April 21, 2008
I’ve heard from a number of people about how much they’ve enjoyed the Nature Attunement Meditation. After hearing the meditation, freelance writer Amanda Wegner interviewed me for an article she is writing. It’s about how adults can examine their relationship with nature and reconnect with and better appreciate the great outdoors, whether it’s a national forest, city park or their own back yard.
I really enjoyed this interview and wanted to share it with you. You can read the interview below. (Excerpts from the interview will be published in the summer 2008 issue of Successful Living magazine.)
Amanda: What benefits does nature bring to our lives? Why is an appreciation (or, more basically, a recognition) of nature important?
Mary: We speak of nature as if it is something separate from ourselves. Your ask “what benefits does nature bring to our lives”, and I often find myself saying “I love to be out in nature.” It’s interesting that we speak this way when we ourselves are part of nature. The same life force that moves the planets around the sun circulates our blood through our veins, and yet because of the way we experience ourselves as separate from each other and life, we lose touch with our essential nature.
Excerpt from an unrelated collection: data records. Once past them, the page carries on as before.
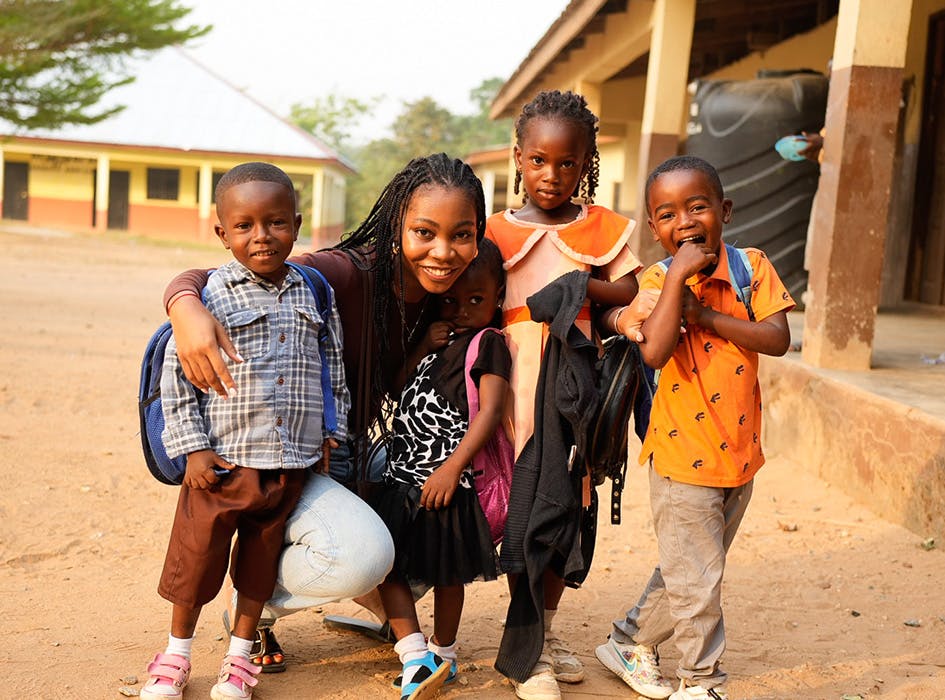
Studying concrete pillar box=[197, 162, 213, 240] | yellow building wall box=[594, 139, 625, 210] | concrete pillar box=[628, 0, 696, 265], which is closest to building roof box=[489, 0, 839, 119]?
concrete pillar box=[628, 0, 696, 265]

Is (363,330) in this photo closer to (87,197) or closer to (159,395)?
(159,395)

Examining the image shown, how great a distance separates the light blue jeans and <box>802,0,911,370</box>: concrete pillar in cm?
341

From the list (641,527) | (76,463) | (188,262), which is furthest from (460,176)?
(188,262)

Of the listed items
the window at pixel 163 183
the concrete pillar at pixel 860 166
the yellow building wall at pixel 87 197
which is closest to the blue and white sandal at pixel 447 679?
the concrete pillar at pixel 860 166

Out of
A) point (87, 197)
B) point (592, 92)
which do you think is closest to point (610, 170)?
point (592, 92)

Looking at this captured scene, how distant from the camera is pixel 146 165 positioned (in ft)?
109

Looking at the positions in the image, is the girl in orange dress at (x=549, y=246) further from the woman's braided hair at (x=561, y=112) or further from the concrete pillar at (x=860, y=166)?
the concrete pillar at (x=860, y=166)

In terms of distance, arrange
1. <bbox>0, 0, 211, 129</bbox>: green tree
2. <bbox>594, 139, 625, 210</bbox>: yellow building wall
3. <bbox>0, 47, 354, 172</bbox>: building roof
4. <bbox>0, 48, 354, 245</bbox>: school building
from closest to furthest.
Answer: <bbox>0, 0, 211, 129</bbox>: green tree < <bbox>594, 139, 625, 210</bbox>: yellow building wall < <bbox>0, 48, 354, 245</bbox>: school building < <bbox>0, 47, 354, 172</bbox>: building roof

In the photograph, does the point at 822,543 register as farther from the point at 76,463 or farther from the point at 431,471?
the point at 76,463

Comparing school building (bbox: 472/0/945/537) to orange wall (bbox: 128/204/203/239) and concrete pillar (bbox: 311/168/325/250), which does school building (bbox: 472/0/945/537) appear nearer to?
concrete pillar (bbox: 311/168/325/250)

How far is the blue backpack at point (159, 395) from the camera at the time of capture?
2691mm

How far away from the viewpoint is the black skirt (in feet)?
9.22

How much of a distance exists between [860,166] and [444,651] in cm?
356

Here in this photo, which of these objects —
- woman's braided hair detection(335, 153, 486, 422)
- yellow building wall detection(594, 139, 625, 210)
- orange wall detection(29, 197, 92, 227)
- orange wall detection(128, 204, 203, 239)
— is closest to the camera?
woman's braided hair detection(335, 153, 486, 422)
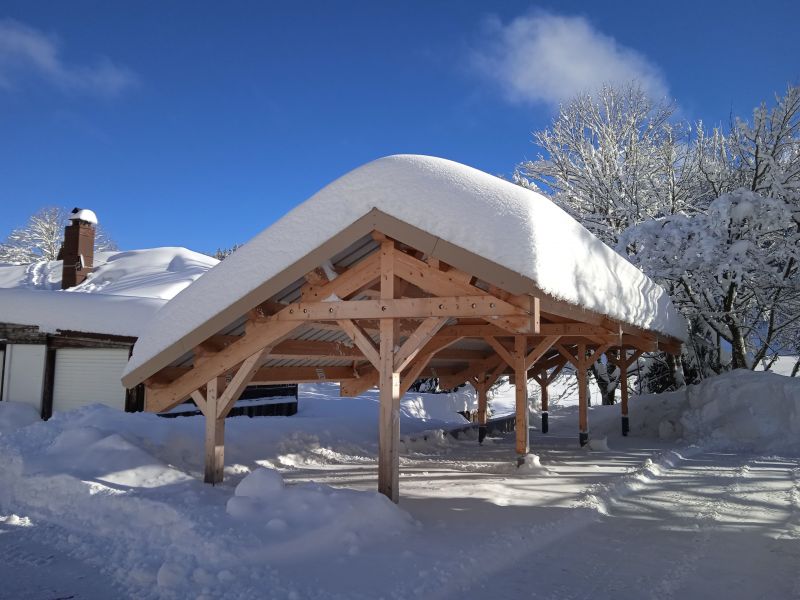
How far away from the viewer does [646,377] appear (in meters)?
21.0

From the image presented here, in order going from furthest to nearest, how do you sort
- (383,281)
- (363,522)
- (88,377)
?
(88,377) → (383,281) → (363,522)

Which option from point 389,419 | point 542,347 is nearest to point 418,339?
point 389,419

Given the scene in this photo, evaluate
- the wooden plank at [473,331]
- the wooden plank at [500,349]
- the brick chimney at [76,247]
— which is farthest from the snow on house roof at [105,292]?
the wooden plank at [500,349]

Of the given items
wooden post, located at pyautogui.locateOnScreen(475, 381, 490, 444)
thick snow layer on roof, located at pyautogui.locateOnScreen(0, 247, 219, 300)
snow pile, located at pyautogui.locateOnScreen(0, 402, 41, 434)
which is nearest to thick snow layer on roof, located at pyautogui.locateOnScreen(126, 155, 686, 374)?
wooden post, located at pyautogui.locateOnScreen(475, 381, 490, 444)

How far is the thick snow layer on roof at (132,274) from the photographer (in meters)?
17.6

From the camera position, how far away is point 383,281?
6398mm

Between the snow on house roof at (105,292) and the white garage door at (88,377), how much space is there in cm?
58

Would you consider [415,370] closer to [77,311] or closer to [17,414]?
[77,311]

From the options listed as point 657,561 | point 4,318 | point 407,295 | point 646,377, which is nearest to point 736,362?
point 646,377

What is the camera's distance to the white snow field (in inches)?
172

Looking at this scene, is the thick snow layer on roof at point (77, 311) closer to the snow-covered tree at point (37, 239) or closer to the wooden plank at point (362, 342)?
the wooden plank at point (362, 342)

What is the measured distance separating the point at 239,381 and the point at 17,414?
9.17m

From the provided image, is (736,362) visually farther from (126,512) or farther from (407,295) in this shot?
(126,512)

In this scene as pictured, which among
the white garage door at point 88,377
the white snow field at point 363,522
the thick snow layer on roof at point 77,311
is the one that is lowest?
the white snow field at point 363,522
When we spend time outdoors and experience the sights, smells and sounds of the natural world, we are awakened to ourselves. Nature is like a mirror in which we see our own reflection and remember who we are. Spending time in nature attunes us to our own life force and rhythms. It helps us to feel more alive.
Amanda: Obviously, some people are much more in tune with nature than others. Do you think it’s important for people to examine their attitudes toward nature? How might one go about this? What questions should they ask of themselves?
Mary: It can be valuable for people to explore their relationship with nature, as well as their attitudes. As we become more intimate with nature, we become more intimate with ourselves. I feel that as we feel our connection with the earth more strongly, we naturally take better care of the earth. There’s no difference between caring for the earth and caring for ourselves. It’s all the same thing. We’re not separate!
One way to explore ones feelings about nature is to spend time outdoors. See what happens when you are in a natural setting. Be aware of how you feel. Let yourself connect with things more than you have been. Listen carefully to the sounds, with you full attention. Notice the smells. Let yourself drink in the sights. Notice how these experiences affect you. You can also try bringing more of nature into your home. Have some plants and form a relationship with them. Find out what makes them happy and helps them to thrive.
As far as questions, you might ask yourself how important nature is to you, and why. Examine your habits about recycling, and if you garden, how you go about it. Do you recycle because it’s “in”? Do you recycle out of guilt? Or do you find your actions motivated by a sense of love for this amazing planet we live on? Watch a bee nestling into a flower and see how you feel about that experience. Observe things closely, noticing how you feel, and ask yourself if it reminds you of how you feel in other parts of your life. You may start to notice that a bird’s song is your own voice speaking its sorrows and joys.
The Nature Attunement Meditation is a great way for people to connect (or reconnect) to nature. For someone who uses meditation, what might be some other ways (if they don’t have an iPod handy) to meditate in nature?
Listen and observe carefully with your full attention. If you’ve been listening to the meditations in our podcasts or CDs, you can treat your experience in nature the same way you treat the experience in meditation. Let the sights and sounds of nature be the focus of your meditation. Don’t strain on it, but if you find yourself getting “into your head” and caught up in your thoughts, gently bring your attention back to nature. Even though all sorts of thoughts and feelings may be going on, you can “favor” the experience of nature and notice how that makes you feel. As you observe nature, let go of the tendency to label and name things, simply experience them directly. You can close your eyes and listen to the sounds of the birds or a running brook. Anything can be a focus for your meditation.
For someone who isn’t “into” meditation, what other suggestions might you offer to even the most urban people to get out and enjoy their natural environment? How can people better “tune in” to their natural surroundings?
I’ve already spoken about ways to “tune in” to natural surroundings. Even in an urban environment, you can find something natural. There’s always the sun to feel and the sky. Clouds are a great focus of meditation. Sit down on a patch of grass somewhere. Feel the grass and earth with your hands. You can also bring nature indoors. Create a natural sanctuary on a patio or balcony, or even inside your home. Plants, small trees are an easy way to start. Construct a fountain with stones you find. Listen to the water in the fountain. Visit the beach or a forest and bring some of it home with you. Grow some bulbs indoors. There is always a way to connect. And when all else fails, you always have your breath. Attending to the flow of your breath brings you in tune with the natural rhythms of life!